In the light of the new IMO regulations, the options for refiners as well as shipowners seem pretty straightforward, but both the sides seem to be in a wait-and-watch mode. Ships can be retrofitted with scrubbers—devices that enable removal of sulphur from emissions—and continue to use high sulphur bunker fuel. However, scrubbers are expensive, lead to a downtime for a ship, and also reduce the weight-carrying capacity of a ship. Reports suggest that there isn’t enough bandwidth to retrofit the existing fleet with scrubbers before the regulations kick in. Also, scrubbers of open loop merely transfer sulphur emissions from the air to the oceans. Our oceans are, by no means, less polluted. Another option would be to use a blend of high sulphur bunker fuel and low sulphur distillates like marine gas oil—leading to increase in fuel costs. In either case, shipowners will have to incur a cost and this will imply an increase in freight charges.
Refiners whose refineries have been built to process sour crude will be at the losing end unless they undertake investments either to reduce sulphur from the distillates or process a wider crude slate and move to sweeter crude. The economics of any such investment will also depend on the future differentials of high sulphur and low sulphur oils. In itself, the sulphur market is in oversupply—thereby reducing the incentive to undertake investments to remove the excess sulphur.
Apart from bunker fuel, petrol and diesel, coal too is being subjected to a similar treatment. Estimates suggest around 50% of global sulphur dioxide emissions come from burning coal. South Korea has already adopted rules forcing utilities to buy coal with a maximum average sulphur content of 0.4%. Such developments put existing major coal producing and exporting nations at risk. Other countries are too moving in the similar direction. Amidst all these developments, cleaner fuels like gas and renewables stand to gain.

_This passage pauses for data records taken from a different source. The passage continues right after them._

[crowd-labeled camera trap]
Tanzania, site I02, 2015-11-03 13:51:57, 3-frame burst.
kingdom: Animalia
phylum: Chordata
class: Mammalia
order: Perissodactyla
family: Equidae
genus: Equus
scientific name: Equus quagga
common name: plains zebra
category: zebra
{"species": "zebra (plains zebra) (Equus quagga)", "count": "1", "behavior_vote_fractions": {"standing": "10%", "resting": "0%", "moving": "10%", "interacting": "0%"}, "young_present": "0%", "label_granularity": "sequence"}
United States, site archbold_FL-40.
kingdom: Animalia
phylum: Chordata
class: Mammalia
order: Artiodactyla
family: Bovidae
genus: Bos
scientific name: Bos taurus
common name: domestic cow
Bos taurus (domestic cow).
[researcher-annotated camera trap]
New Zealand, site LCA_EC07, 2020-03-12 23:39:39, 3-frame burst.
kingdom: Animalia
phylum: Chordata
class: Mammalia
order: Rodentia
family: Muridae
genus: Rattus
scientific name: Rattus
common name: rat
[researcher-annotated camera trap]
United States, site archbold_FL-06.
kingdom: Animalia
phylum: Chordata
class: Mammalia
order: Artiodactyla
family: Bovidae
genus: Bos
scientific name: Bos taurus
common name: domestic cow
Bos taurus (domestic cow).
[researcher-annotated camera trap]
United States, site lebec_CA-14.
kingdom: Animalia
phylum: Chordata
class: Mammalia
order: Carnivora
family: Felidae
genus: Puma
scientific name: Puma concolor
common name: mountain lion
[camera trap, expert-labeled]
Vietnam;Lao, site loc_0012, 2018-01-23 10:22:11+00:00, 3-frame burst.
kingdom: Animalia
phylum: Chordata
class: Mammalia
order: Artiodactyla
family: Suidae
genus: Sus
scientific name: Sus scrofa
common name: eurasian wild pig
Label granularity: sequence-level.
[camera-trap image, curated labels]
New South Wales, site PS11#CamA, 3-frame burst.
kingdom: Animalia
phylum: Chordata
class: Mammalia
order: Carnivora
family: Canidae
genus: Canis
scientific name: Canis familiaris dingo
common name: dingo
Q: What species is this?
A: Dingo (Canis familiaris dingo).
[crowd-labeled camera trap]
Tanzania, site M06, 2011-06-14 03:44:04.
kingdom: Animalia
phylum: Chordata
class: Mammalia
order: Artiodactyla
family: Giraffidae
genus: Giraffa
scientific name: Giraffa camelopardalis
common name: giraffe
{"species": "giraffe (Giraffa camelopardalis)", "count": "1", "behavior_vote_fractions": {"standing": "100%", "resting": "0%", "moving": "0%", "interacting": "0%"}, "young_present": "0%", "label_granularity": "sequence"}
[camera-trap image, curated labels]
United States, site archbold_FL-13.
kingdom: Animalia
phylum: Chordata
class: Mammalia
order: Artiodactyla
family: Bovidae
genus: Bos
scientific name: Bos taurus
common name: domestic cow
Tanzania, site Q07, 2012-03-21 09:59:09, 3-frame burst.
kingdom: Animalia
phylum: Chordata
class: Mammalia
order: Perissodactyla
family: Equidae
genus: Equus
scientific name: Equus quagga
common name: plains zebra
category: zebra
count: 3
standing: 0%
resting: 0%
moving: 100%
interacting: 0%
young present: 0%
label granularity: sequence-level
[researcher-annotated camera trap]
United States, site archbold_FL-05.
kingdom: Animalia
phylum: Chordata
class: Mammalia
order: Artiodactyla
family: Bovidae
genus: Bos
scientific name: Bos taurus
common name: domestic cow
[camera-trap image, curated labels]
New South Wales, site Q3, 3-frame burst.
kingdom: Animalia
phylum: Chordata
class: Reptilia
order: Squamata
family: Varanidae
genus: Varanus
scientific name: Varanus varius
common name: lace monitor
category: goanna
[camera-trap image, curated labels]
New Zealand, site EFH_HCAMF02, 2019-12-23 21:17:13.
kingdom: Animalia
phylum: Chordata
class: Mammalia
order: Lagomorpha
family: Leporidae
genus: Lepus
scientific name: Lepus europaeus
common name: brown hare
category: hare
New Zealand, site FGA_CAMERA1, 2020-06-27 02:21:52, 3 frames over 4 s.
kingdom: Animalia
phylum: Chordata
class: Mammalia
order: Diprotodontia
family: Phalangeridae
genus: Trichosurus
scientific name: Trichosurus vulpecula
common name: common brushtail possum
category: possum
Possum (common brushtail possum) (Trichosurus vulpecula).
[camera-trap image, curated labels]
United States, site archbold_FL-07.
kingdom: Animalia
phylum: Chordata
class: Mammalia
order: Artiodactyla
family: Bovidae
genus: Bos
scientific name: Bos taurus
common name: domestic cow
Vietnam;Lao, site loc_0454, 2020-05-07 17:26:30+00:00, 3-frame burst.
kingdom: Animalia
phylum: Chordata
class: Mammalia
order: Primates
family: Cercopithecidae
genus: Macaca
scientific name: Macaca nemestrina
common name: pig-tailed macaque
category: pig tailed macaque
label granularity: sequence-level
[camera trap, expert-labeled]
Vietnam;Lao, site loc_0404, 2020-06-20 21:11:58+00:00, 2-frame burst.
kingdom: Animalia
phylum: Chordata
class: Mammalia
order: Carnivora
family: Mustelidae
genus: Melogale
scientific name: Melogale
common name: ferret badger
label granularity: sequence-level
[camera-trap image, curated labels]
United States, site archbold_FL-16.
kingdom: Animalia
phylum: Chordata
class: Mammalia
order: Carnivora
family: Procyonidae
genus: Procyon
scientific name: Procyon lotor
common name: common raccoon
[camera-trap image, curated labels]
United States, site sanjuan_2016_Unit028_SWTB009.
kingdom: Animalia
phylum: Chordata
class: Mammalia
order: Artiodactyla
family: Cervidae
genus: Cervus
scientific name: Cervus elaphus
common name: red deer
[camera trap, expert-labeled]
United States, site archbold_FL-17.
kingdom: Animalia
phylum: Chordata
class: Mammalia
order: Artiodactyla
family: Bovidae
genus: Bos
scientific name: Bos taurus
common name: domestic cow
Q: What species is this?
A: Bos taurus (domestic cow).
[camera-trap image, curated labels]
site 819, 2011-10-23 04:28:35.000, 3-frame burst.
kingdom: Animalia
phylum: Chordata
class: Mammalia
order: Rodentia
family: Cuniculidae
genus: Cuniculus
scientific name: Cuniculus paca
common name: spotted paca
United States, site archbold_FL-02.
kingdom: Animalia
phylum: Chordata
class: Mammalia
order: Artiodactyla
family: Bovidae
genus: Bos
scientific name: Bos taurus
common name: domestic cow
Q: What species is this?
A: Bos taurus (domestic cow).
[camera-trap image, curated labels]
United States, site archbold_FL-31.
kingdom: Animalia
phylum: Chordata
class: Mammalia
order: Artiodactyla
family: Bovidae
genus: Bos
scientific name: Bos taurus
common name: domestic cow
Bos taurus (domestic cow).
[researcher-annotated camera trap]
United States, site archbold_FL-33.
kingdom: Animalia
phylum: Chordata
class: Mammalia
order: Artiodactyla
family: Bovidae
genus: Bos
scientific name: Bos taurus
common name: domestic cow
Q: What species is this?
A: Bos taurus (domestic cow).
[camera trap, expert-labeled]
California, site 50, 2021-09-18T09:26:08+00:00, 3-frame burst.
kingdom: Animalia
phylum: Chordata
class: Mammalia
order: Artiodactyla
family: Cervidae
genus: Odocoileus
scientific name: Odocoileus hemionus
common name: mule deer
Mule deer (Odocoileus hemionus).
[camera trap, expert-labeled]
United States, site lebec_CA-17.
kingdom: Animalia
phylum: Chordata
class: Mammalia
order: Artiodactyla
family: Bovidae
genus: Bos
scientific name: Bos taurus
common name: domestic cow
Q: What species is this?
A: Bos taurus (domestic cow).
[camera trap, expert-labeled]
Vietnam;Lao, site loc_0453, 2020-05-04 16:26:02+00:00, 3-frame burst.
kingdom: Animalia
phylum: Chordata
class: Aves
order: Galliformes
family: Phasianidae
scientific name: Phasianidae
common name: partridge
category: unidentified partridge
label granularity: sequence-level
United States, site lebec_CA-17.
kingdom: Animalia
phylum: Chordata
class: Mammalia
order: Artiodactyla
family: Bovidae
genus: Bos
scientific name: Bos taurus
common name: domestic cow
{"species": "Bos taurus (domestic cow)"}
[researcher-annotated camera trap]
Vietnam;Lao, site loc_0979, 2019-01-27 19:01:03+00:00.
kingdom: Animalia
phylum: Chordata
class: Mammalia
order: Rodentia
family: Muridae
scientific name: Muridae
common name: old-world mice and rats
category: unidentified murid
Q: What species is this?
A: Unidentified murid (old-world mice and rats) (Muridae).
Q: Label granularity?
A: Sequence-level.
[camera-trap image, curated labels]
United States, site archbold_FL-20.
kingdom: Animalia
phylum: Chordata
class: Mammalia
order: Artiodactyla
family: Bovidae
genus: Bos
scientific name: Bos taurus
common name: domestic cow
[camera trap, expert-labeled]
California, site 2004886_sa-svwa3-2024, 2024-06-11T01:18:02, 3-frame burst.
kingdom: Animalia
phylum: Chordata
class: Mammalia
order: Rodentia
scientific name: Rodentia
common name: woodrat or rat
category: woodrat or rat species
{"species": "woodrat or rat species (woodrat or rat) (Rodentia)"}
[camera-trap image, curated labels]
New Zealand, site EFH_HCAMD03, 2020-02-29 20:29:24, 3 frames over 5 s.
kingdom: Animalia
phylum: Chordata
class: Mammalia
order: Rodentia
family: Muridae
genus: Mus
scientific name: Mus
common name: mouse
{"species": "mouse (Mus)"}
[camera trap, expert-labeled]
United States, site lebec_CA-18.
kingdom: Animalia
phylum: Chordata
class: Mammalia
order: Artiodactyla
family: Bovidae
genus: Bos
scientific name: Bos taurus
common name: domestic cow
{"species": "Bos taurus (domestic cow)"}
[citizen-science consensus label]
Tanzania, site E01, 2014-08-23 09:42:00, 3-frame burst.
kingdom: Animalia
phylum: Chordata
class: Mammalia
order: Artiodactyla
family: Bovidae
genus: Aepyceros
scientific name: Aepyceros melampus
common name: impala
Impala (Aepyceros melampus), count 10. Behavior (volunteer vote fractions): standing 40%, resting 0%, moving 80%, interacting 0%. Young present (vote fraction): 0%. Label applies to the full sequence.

As the world focuses more on climate change and emissions, the traditional fossil fuels market is due for an overhaul. This will have implications for the entire value chain, right from the producer of the fuel till the end-consumer. While this makes the outlook for fossil fuels difficult to comprehend, it necessitates businesses to be agile and be ahead of the curve. As long as fossil fuels can be made cleaner, it seems they are here to stay, for a while.